Why You Will Marry The Wrong Person
The following are quotes I have selected from a recent article in the Sunday New York Times: Why You Will Marry the Wrong Person, by Alain De Botton. Read the quotes and think about them. Do you agree with any of them? Have a conversation with your spouse, significant other or close friend about the quotes. The quotes:
- The problem is that before marriage, we rarely delve into our complexities. Whenever casual relationships threaten to reveal our flaws, we blame our partners and call it a day.
- For most of recorded history, people married for logical sorts of reasons, (which were) often expedient, narrow-minded, snobbish and exploitative. That is why what has replaced it--the marriage of feeling--has largely been spared the need to account for itself .
- But though we believe ourselves to be seeking happiness in marriage, it isn't that simple. What we really seek is familiarity--which may well complicate any plans we might have had for happiness.
- We make mistakes, too, because we are so lonely. No one can be in an optimal frame of mind to choose a partner when remaining single feels unbearable.
- Finally, we marry to make a nice feeling permanent. We imagine that marriage will help us to bottle the joy we felt when the thought of proposing first came to us.
- The good news is that it doesn't matter if we find we have married the wrong person.

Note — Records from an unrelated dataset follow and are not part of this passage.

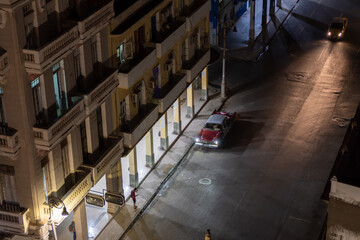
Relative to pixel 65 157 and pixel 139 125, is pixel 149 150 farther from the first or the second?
pixel 65 157

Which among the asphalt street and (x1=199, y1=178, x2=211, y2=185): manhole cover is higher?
the asphalt street

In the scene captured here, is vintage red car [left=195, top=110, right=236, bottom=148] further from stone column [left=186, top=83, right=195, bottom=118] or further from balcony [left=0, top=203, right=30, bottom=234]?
balcony [left=0, top=203, right=30, bottom=234]

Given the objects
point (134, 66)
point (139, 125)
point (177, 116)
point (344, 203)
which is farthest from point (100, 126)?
point (344, 203)

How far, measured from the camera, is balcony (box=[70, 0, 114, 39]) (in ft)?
110

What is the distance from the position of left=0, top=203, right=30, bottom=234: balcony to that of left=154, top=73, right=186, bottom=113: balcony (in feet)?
52.4

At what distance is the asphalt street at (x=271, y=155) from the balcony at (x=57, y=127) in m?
12.0

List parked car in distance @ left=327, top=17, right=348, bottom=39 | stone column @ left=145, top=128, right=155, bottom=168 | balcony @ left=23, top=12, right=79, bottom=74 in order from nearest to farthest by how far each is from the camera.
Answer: balcony @ left=23, top=12, right=79, bottom=74
stone column @ left=145, top=128, right=155, bottom=168
parked car in distance @ left=327, top=17, right=348, bottom=39

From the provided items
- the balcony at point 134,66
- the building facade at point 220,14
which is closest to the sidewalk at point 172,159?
the building facade at point 220,14

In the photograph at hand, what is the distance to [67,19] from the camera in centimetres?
3309

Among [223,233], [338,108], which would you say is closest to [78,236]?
[223,233]

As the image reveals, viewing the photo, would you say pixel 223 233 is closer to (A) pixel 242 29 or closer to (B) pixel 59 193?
(B) pixel 59 193

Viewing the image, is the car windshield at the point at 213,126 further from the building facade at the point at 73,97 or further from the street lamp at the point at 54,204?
the street lamp at the point at 54,204

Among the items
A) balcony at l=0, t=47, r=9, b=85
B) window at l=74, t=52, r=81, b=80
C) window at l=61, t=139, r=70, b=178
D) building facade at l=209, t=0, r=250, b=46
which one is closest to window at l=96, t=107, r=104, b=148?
window at l=74, t=52, r=81, b=80

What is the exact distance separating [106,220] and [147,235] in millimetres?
3310
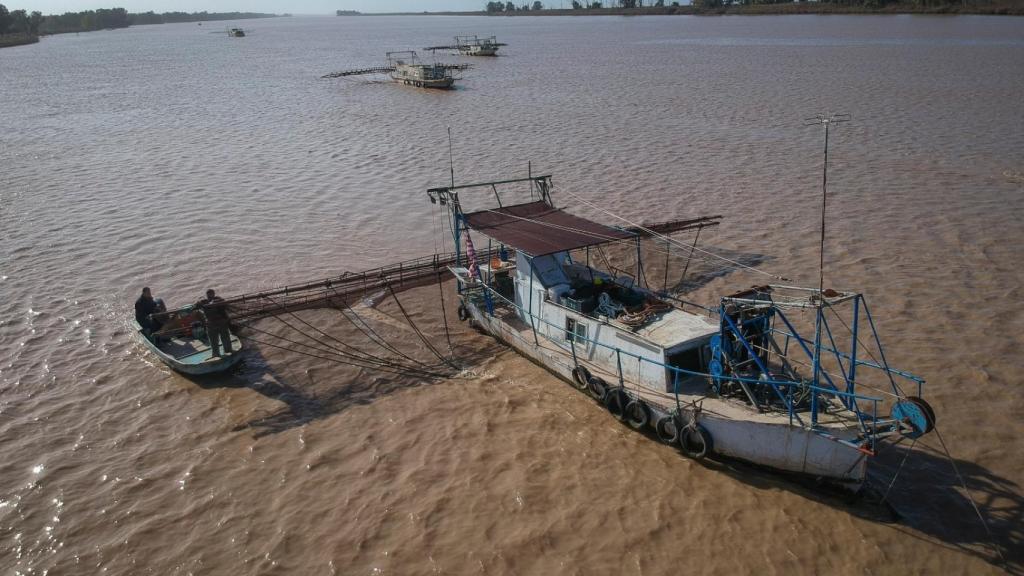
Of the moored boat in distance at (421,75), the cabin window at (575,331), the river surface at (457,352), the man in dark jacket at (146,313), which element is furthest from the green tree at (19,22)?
the cabin window at (575,331)

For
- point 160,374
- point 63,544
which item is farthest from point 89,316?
point 63,544

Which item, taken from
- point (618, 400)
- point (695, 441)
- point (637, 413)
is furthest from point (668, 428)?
point (618, 400)

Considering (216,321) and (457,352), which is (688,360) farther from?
(216,321)

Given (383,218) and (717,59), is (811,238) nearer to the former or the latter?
(383,218)

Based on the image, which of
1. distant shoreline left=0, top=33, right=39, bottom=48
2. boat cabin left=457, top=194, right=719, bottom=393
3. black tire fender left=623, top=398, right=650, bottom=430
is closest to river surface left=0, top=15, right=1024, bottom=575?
black tire fender left=623, top=398, right=650, bottom=430

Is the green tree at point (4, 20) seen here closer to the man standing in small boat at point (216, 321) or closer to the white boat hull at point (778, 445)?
the man standing in small boat at point (216, 321)

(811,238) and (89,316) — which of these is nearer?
(89,316)
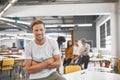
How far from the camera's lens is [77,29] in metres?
17.4

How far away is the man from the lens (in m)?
2.88

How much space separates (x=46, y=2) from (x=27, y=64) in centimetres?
716

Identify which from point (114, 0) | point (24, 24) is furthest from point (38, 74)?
point (24, 24)

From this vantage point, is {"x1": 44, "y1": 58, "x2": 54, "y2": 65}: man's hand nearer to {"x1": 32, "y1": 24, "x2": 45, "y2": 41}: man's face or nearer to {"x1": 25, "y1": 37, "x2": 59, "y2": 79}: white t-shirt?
{"x1": 25, "y1": 37, "x2": 59, "y2": 79}: white t-shirt

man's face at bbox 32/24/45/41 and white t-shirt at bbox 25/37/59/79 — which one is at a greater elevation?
man's face at bbox 32/24/45/41

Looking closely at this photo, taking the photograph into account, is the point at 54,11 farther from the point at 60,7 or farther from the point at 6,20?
the point at 6,20

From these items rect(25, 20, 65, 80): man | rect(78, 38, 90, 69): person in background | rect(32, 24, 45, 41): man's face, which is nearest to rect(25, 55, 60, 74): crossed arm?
rect(25, 20, 65, 80): man

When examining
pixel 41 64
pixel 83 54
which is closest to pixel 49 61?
pixel 41 64

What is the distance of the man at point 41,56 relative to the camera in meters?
2.88

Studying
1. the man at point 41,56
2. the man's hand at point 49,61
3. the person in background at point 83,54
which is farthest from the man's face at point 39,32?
the person in background at point 83,54

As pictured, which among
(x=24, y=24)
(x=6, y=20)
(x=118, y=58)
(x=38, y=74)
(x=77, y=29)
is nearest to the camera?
(x=38, y=74)

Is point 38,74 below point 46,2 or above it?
below

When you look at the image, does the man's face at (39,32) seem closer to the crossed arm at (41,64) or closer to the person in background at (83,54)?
the crossed arm at (41,64)

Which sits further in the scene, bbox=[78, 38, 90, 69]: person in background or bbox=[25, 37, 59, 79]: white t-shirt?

- We need to swap the Romantic view for a tragic (and at points comedic) awareness that every human will frustrate, anger, annoy, madden and disappoint us--and we will (without any malice) do the same to them.
- The person who is best suited to us is not the person who shares our every taste(he or she doesn't exist), but the person who can negotiate differences in taste intelligently--the person who is good at disagreement.